Records of spatial reasoning questions.
— start —

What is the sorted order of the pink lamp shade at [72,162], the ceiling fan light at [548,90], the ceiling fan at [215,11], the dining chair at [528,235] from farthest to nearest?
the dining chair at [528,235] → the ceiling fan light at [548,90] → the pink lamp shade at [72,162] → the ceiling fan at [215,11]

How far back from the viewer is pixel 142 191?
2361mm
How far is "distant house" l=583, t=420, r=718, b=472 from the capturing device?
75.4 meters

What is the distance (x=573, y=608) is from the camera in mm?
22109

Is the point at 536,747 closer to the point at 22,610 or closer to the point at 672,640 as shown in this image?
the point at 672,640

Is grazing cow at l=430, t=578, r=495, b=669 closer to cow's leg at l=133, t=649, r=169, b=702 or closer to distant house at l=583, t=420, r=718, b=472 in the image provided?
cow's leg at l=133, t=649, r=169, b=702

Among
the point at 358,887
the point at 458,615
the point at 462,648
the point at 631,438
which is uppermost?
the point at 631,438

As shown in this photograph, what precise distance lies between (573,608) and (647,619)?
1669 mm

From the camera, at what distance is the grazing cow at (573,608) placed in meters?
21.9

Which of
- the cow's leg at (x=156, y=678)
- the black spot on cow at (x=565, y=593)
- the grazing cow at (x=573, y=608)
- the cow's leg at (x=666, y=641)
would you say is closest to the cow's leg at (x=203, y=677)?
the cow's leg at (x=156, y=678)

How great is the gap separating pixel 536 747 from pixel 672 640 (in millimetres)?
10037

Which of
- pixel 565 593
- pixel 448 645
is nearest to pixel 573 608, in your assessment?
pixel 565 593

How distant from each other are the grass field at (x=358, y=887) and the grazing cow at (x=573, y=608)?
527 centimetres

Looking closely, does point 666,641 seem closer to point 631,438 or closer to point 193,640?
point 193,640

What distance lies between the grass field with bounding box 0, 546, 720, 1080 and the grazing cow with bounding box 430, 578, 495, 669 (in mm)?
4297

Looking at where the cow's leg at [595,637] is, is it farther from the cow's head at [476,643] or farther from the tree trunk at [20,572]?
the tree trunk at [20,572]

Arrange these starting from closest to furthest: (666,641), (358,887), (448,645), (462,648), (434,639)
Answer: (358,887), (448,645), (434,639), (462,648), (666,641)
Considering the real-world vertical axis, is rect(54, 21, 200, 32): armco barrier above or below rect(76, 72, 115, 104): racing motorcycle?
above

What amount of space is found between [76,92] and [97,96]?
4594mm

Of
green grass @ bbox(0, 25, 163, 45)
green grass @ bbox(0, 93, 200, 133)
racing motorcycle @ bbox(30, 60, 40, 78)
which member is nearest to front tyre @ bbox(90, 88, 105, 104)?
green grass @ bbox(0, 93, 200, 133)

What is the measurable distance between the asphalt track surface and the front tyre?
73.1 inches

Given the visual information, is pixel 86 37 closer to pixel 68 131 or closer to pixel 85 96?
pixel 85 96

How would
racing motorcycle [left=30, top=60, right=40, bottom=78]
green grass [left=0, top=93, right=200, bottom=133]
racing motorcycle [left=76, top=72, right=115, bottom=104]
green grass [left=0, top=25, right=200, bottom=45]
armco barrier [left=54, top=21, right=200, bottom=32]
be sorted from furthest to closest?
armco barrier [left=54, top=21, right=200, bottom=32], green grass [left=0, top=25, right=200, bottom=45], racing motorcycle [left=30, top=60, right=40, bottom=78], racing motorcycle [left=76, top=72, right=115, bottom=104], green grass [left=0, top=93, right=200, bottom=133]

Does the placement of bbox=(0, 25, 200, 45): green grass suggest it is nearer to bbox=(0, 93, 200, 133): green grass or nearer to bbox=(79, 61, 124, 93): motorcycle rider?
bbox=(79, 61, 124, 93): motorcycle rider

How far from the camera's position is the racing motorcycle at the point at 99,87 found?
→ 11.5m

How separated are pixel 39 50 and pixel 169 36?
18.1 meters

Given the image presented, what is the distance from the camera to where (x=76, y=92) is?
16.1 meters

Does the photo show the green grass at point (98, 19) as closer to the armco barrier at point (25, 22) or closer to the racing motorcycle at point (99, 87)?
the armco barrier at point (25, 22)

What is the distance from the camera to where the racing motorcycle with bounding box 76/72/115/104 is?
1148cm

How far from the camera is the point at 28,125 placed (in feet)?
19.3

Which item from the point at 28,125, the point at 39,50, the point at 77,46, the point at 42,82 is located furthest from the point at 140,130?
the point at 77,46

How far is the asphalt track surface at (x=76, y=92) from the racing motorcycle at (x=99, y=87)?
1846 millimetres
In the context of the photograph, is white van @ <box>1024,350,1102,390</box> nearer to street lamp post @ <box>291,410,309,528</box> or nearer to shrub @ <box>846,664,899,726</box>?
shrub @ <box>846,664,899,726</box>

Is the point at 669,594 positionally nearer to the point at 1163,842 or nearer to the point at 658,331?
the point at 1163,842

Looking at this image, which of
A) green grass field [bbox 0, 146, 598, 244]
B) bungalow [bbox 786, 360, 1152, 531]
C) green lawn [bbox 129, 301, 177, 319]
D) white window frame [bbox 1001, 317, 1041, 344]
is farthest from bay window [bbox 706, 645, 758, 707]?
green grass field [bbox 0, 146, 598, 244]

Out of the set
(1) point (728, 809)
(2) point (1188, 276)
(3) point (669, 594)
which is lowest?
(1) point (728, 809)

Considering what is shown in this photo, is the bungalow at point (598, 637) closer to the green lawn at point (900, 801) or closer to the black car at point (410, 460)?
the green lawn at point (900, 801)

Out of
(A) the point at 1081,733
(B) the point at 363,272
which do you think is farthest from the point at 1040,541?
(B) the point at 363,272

— end —

Set task. Output the line that contains "How far is the", followed by every later line in the listing, with no line omitted and none added.

Exercise output.
How far is the asphalt track surface at (x=76, y=92) from the racing motorcycle at (x=99, y=87)?
1846 millimetres
In the context of the photograph, is white van @ <box>1024,350,1102,390</box> nearer to street lamp post @ <box>291,410,309,528</box> or nearer to shrub @ <box>846,664,899,726</box>?
shrub @ <box>846,664,899,726</box>

Is the point at 669,594 positionally nearer to the point at 1163,842 or nearer to the point at 658,331?
the point at 1163,842

Looking at this image, which of
A) green grass field [bbox 0, 146, 598, 244]
B) bungalow [bbox 786, 360, 1152, 531]
C) green lawn [bbox 129, 301, 177, 319]
D) white window frame [bbox 1001, 317, 1041, 344]
is farthest from bay window [bbox 706, 645, 758, 707]?
green grass field [bbox 0, 146, 598, 244]

Out of the set
(1) point (728, 809)
(2) point (1188, 276)
(3) point (669, 594)
which is lowest?
(1) point (728, 809)

Considering what is shown in this photo, is the bungalow at point (598, 637) closer to the green lawn at point (900, 801) or closer to the black car at point (410, 460)?
the green lawn at point (900, 801)

Out of
(A) the point at 1081,733
(B) the point at 363,272
which do you think is farthest from the point at 1040,541?
(B) the point at 363,272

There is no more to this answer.